* [What is asked]
[1] In the piece on monks and sacramental eating, list the three things that sacramental bread is said to give to daily bread.
[2] Carry the piece on monks and sacramental eating forward from its final sentence.

* [Page extract]
▽
Monks, mushrooms and the sacramental nature of everyday eating

Don’t miss Fred Bahnson’s post from Duke Divinity’s “Faith & Leadership. Here are a few morsels…

“But as I wander the monastery gardens I find myself thinking not
about the feast days but of ferial repasts. These are the everyday
meals which, without a rich sacramental  life to accompany them, become
bleak affairs signifying nothing more than the intake of nutrients.

What was the connection between those consecrated elements and the
pumpernickel I ate for breakfast or the oyster mushroom risotto I had
at lunch? Perhaps our sacramental bread is less a representation of our
daily bread than something that actually gives shape and meaning and
coherence to it. Eucharistia, in Greek, means thankfulness.”
△
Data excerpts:
▽
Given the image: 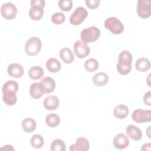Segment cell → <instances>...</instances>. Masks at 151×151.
Listing matches in <instances>:
<instances>
[{"label":"cell","instance_id":"cell-29","mask_svg":"<svg viewBox=\"0 0 151 151\" xmlns=\"http://www.w3.org/2000/svg\"><path fill=\"white\" fill-rule=\"evenodd\" d=\"M18 90V84L14 80H9L6 81L2 86V92L6 91H11L17 93Z\"/></svg>","mask_w":151,"mask_h":151},{"label":"cell","instance_id":"cell-16","mask_svg":"<svg viewBox=\"0 0 151 151\" xmlns=\"http://www.w3.org/2000/svg\"><path fill=\"white\" fill-rule=\"evenodd\" d=\"M29 11V16L32 19L35 21L40 20L42 18L44 15L43 7L41 6L32 5Z\"/></svg>","mask_w":151,"mask_h":151},{"label":"cell","instance_id":"cell-32","mask_svg":"<svg viewBox=\"0 0 151 151\" xmlns=\"http://www.w3.org/2000/svg\"><path fill=\"white\" fill-rule=\"evenodd\" d=\"M73 5V1L71 0H60L58 1V6L63 11H69Z\"/></svg>","mask_w":151,"mask_h":151},{"label":"cell","instance_id":"cell-3","mask_svg":"<svg viewBox=\"0 0 151 151\" xmlns=\"http://www.w3.org/2000/svg\"><path fill=\"white\" fill-rule=\"evenodd\" d=\"M42 42L41 40L37 37L30 38L25 45V51L29 56H34L39 53L41 49Z\"/></svg>","mask_w":151,"mask_h":151},{"label":"cell","instance_id":"cell-9","mask_svg":"<svg viewBox=\"0 0 151 151\" xmlns=\"http://www.w3.org/2000/svg\"><path fill=\"white\" fill-rule=\"evenodd\" d=\"M137 12L142 18H149L150 15V4L149 0H139L137 4Z\"/></svg>","mask_w":151,"mask_h":151},{"label":"cell","instance_id":"cell-25","mask_svg":"<svg viewBox=\"0 0 151 151\" xmlns=\"http://www.w3.org/2000/svg\"><path fill=\"white\" fill-rule=\"evenodd\" d=\"M29 77L33 80H38L41 78L44 75L43 69L37 65L31 67L28 71Z\"/></svg>","mask_w":151,"mask_h":151},{"label":"cell","instance_id":"cell-19","mask_svg":"<svg viewBox=\"0 0 151 151\" xmlns=\"http://www.w3.org/2000/svg\"><path fill=\"white\" fill-rule=\"evenodd\" d=\"M129 112L128 107L124 104H119L116 106L113 110L114 117L119 119H123L127 117Z\"/></svg>","mask_w":151,"mask_h":151},{"label":"cell","instance_id":"cell-34","mask_svg":"<svg viewBox=\"0 0 151 151\" xmlns=\"http://www.w3.org/2000/svg\"><path fill=\"white\" fill-rule=\"evenodd\" d=\"M150 96H151V91H148L147 92L145 93L143 96V101L145 104L147 106H151V101H150Z\"/></svg>","mask_w":151,"mask_h":151},{"label":"cell","instance_id":"cell-31","mask_svg":"<svg viewBox=\"0 0 151 151\" xmlns=\"http://www.w3.org/2000/svg\"><path fill=\"white\" fill-rule=\"evenodd\" d=\"M65 21V15L62 12H55L51 17V21L56 25L63 24Z\"/></svg>","mask_w":151,"mask_h":151},{"label":"cell","instance_id":"cell-5","mask_svg":"<svg viewBox=\"0 0 151 151\" xmlns=\"http://www.w3.org/2000/svg\"><path fill=\"white\" fill-rule=\"evenodd\" d=\"M88 12L83 6L77 7L73 12L70 18V22L73 25H80L87 17Z\"/></svg>","mask_w":151,"mask_h":151},{"label":"cell","instance_id":"cell-11","mask_svg":"<svg viewBox=\"0 0 151 151\" xmlns=\"http://www.w3.org/2000/svg\"><path fill=\"white\" fill-rule=\"evenodd\" d=\"M113 145L116 149H123L129 146V139L124 134L119 133L114 137Z\"/></svg>","mask_w":151,"mask_h":151},{"label":"cell","instance_id":"cell-35","mask_svg":"<svg viewBox=\"0 0 151 151\" xmlns=\"http://www.w3.org/2000/svg\"><path fill=\"white\" fill-rule=\"evenodd\" d=\"M31 5H37L39 6H41L43 8L45 6V1L44 0H32L30 1Z\"/></svg>","mask_w":151,"mask_h":151},{"label":"cell","instance_id":"cell-20","mask_svg":"<svg viewBox=\"0 0 151 151\" xmlns=\"http://www.w3.org/2000/svg\"><path fill=\"white\" fill-rule=\"evenodd\" d=\"M47 69L51 73H57L61 69V64L55 58H50L46 62Z\"/></svg>","mask_w":151,"mask_h":151},{"label":"cell","instance_id":"cell-36","mask_svg":"<svg viewBox=\"0 0 151 151\" xmlns=\"http://www.w3.org/2000/svg\"><path fill=\"white\" fill-rule=\"evenodd\" d=\"M150 146H151V144L150 143H145V144L143 145V146H142L141 150H150V149H151Z\"/></svg>","mask_w":151,"mask_h":151},{"label":"cell","instance_id":"cell-18","mask_svg":"<svg viewBox=\"0 0 151 151\" xmlns=\"http://www.w3.org/2000/svg\"><path fill=\"white\" fill-rule=\"evenodd\" d=\"M109 76L107 74L104 73H98L93 76L92 78L93 83L96 86H105L109 81Z\"/></svg>","mask_w":151,"mask_h":151},{"label":"cell","instance_id":"cell-4","mask_svg":"<svg viewBox=\"0 0 151 151\" xmlns=\"http://www.w3.org/2000/svg\"><path fill=\"white\" fill-rule=\"evenodd\" d=\"M105 28L114 34H120L124 31V25L116 17H109L104 21Z\"/></svg>","mask_w":151,"mask_h":151},{"label":"cell","instance_id":"cell-33","mask_svg":"<svg viewBox=\"0 0 151 151\" xmlns=\"http://www.w3.org/2000/svg\"><path fill=\"white\" fill-rule=\"evenodd\" d=\"M86 5L90 9H95L99 6L100 0H86Z\"/></svg>","mask_w":151,"mask_h":151},{"label":"cell","instance_id":"cell-17","mask_svg":"<svg viewBox=\"0 0 151 151\" xmlns=\"http://www.w3.org/2000/svg\"><path fill=\"white\" fill-rule=\"evenodd\" d=\"M42 84L45 93H50L52 92L55 87V82L54 80L50 77H45L40 81Z\"/></svg>","mask_w":151,"mask_h":151},{"label":"cell","instance_id":"cell-26","mask_svg":"<svg viewBox=\"0 0 151 151\" xmlns=\"http://www.w3.org/2000/svg\"><path fill=\"white\" fill-rule=\"evenodd\" d=\"M60 122V118L58 114L51 113L48 114L45 117L46 124L51 127L57 126Z\"/></svg>","mask_w":151,"mask_h":151},{"label":"cell","instance_id":"cell-12","mask_svg":"<svg viewBox=\"0 0 151 151\" xmlns=\"http://www.w3.org/2000/svg\"><path fill=\"white\" fill-rule=\"evenodd\" d=\"M8 74L15 78L21 77L24 74V68L22 66L18 63H12L8 65L7 68Z\"/></svg>","mask_w":151,"mask_h":151},{"label":"cell","instance_id":"cell-14","mask_svg":"<svg viewBox=\"0 0 151 151\" xmlns=\"http://www.w3.org/2000/svg\"><path fill=\"white\" fill-rule=\"evenodd\" d=\"M60 104L58 98L54 95H49L47 96L44 101L43 104L44 107L48 110H54L56 109Z\"/></svg>","mask_w":151,"mask_h":151},{"label":"cell","instance_id":"cell-13","mask_svg":"<svg viewBox=\"0 0 151 151\" xmlns=\"http://www.w3.org/2000/svg\"><path fill=\"white\" fill-rule=\"evenodd\" d=\"M44 93L45 91L41 83L35 82L31 84L29 87V94L33 99H38Z\"/></svg>","mask_w":151,"mask_h":151},{"label":"cell","instance_id":"cell-27","mask_svg":"<svg viewBox=\"0 0 151 151\" xmlns=\"http://www.w3.org/2000/svg\"><path fill=\"white\" fill-rule=\"evenodd\" d=\"M30 143L33 147L35 149H40L44 145V138L41 135L35 134L31 137Z\"/></svg>","mask_w":151,"mask_h":151},{"label":"cell","instance_id":"cell-8","mask_svg":"<svg viewBox=\"0 0 151 151\" xmlns=\"http://www.w3.org/2000/svg\"><path fill=\"white\" fill-rule=\"evenodd\" d=\"M73 49L76 55L79 58H85L89 54L90 51L88 45L86 42L80 40H78L74 42Z\"/></svg>","mask_w":151,"mask_h":151},{"label":"cell","instance_id":"cell-7","mask_svg":"<svg viewBox=\"0 0 151 151\" xmlns=\"http://www.w3.org/2000/svg\"><path fill=\"white\" fill-rule=\"evenodd\" d=\"M1 12L5 19L11 20L16 17L17 9L14 4L8 2L4 3L2 5L1 7Z\"/></svg>","mask_w":151,"mask_h":151},{"label":"cell","instance_id":"cell-21","mask_svg":"<svg viewBox=\"0 0 151 151\" xmlns=\"http://www.w3.org/2000/svg\"><path fill=\"white\" fill-rule=\"evenodd\" d=\"M150 63L149 60L145 57L139 58L135 63L136 69L140 72H145L149 70Z\"/></svg>","mask_w":151,"mask_h":151},{"label":"cell","instance_id":"cell-30","mask_svg":"<svg viewBox=\"0 0 151 151\" xmlns=\"http://www.w3.org/2000/svg\"><path fill=\"white\" fill-rule=\"evenodd\" d=\"M65 145L64 141L60 139L54 140L51 144V150L52 151H64Z\"/></svg>","mask_w":151,"mask_h":151},{"label":"cell","instance_id":"cell-10","mask_svg":"<svg viewBox=\"0 0 151 151\" xmlns=\"http://www.w3.org/2000/svg\"><path fill=\"white\" fill-rule=\"evenodd\" d=\"M90 144L88 140L83 137L77 139L74 144L70 147V151H87L89 149Z\"/></svg>","mask_w":151,"mask_h":151},{"label":"cell","instance_id":"cell-24","mask_svg":"<svg viewBox=\"0 0 151 151\" xmlns=\"http://www.w3.org/2000/svg\"><path fill=\"white\" fill-rule=\"evenodd\" d=\"M22 127L26 133H31L36 128V122L32 118H26L22 122Z\"/></svg>","mask_w":151,"mask_h":151},{"label":"cell","instance_id":"cell-1","mask_svg":"<svg viewBox=\"0 0 151 151\" xmlns=\"http://www.w3.org/2000/svg\"><path fill=\"white\" fill-rule=\"evenodd\" d=\"M133 60L132 54L127 50L120 52L119 55V60L117 63V70L122 75L129 74L132 69V62Z\"/></svg>","mask_w":151,"mask_h":151},{"label":"cell","instance_id":"cell-22","mask_svg":"<svg viewBox=\"0 0 151 151\" xmlns=\"http://www.w3.org/2000/svg\"><path fill=\"white\" fill-rule=\"evenodd\" d=\"M60 57L66 64L71 63L74 61V54L68 48H63L60 51Z\"/></svg>","mask_w":151,"mask_h":151},{"label":"cell","instance_id":"cell-2","mask_svg":"<svg viewBox=\"0 0 151 151\" xmlns=\"http://www.w3.org/2000/svg\"><path fill=\"white\" fill-rule=\"evenodd\" d=\"M100 34V30L99 28L97 27L91 26L83 29L80 34V37L82 41L88 43L97 40Z\"/></svg>","mask_w":151,"mask_h":151},{"label":"cell","instance_id":"cell-15","mask_svg":"<svg viewBox=\"0 0 151 151\" xmlns=\"http://www.w3.org/2000/svg\"><path fill=\"white\" fill-rule=\"evenodd\" d=\"M127 135L134 140H139L142 137V133L141 130L136 126L130 124L126 129Z\"/></svg>","mask_w":151,"mask_h":151},{"label":"cell","instance_id":"cell-28","mask_svg":"<svg viewBox=\"0 0 151 151\" xmlns=\"http://www.w3.org/2000/svg\"><path fill=\"white\" fill-rule=\"evenodd\" d=\"M84 68L89 72H93L97 70L99 67V62L95 58H90L84 63Z\"/></svg>","mask_w":151,"mask_h":151},{"label":"cell","instance_id":"cell-37","mask_svg":"<svg viewBox=\"0 0 151 151\" xmlns=\"http://www.w3.org/2000/svg\"><path fill=\"white\" fill-rule=\"evenodd\" d=\"M3 149H5V150H15L12 146L11 145H5L3 147H1V150H3Z\"/></svg>","mask_w":151,"mask_h":151},{"label":"cell","instance_id":"cell-23","mask_svg":"<svg viewBox=\"0 0 151 151\" xmlns=\"http://www.w3.org/2000/svg\"><path fill=\"white\" fill-rule=\"evenodd\" d=\"M2 93V100L6 105L13 106L16 103L17 101L16 93L11 91H6Z\"/></svg>","mask_w":151,"mask_h":151},{"label":"cell","instance_id":"cell-6","mask_svg":"<svg viewBox=\"0 0 151 151\" xmlns=\"http://www.w3.org/2000/svg\"><path fill=\"white\" fill-rule=\"evenodd\" d=\"M132 118L136 123H142L151 121V110L136 109L132 114Z\"/></svg>","mask_w":151,"mask_h":151}]
</instances>
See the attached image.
△
* [Task answers]
[1] shape, meaning, coherence

[2]
Fred writes of the overflowing goodness of the sacraments that circles around in love –

“During the four years I directed a church-supported community garden
ministry we would often hold Eucharist in the garden on our Saturday
workdays. I came to learn what was confirmed at Mepkin: that the
sacrament of Christ’s body and blood doesn’t end at the communion
table. It spreads outward into the streets and fields, the creeks and
rivers, the gardens and mushroom buildings, the Thanksgiving feasts and
the monks’ Spartan tables and back again to the lifted elements. Had we
the “conviction of things not seen” we would recognize this seamless
flow of nutrients both visible and invisible, profane and holy. And we
would be changed.”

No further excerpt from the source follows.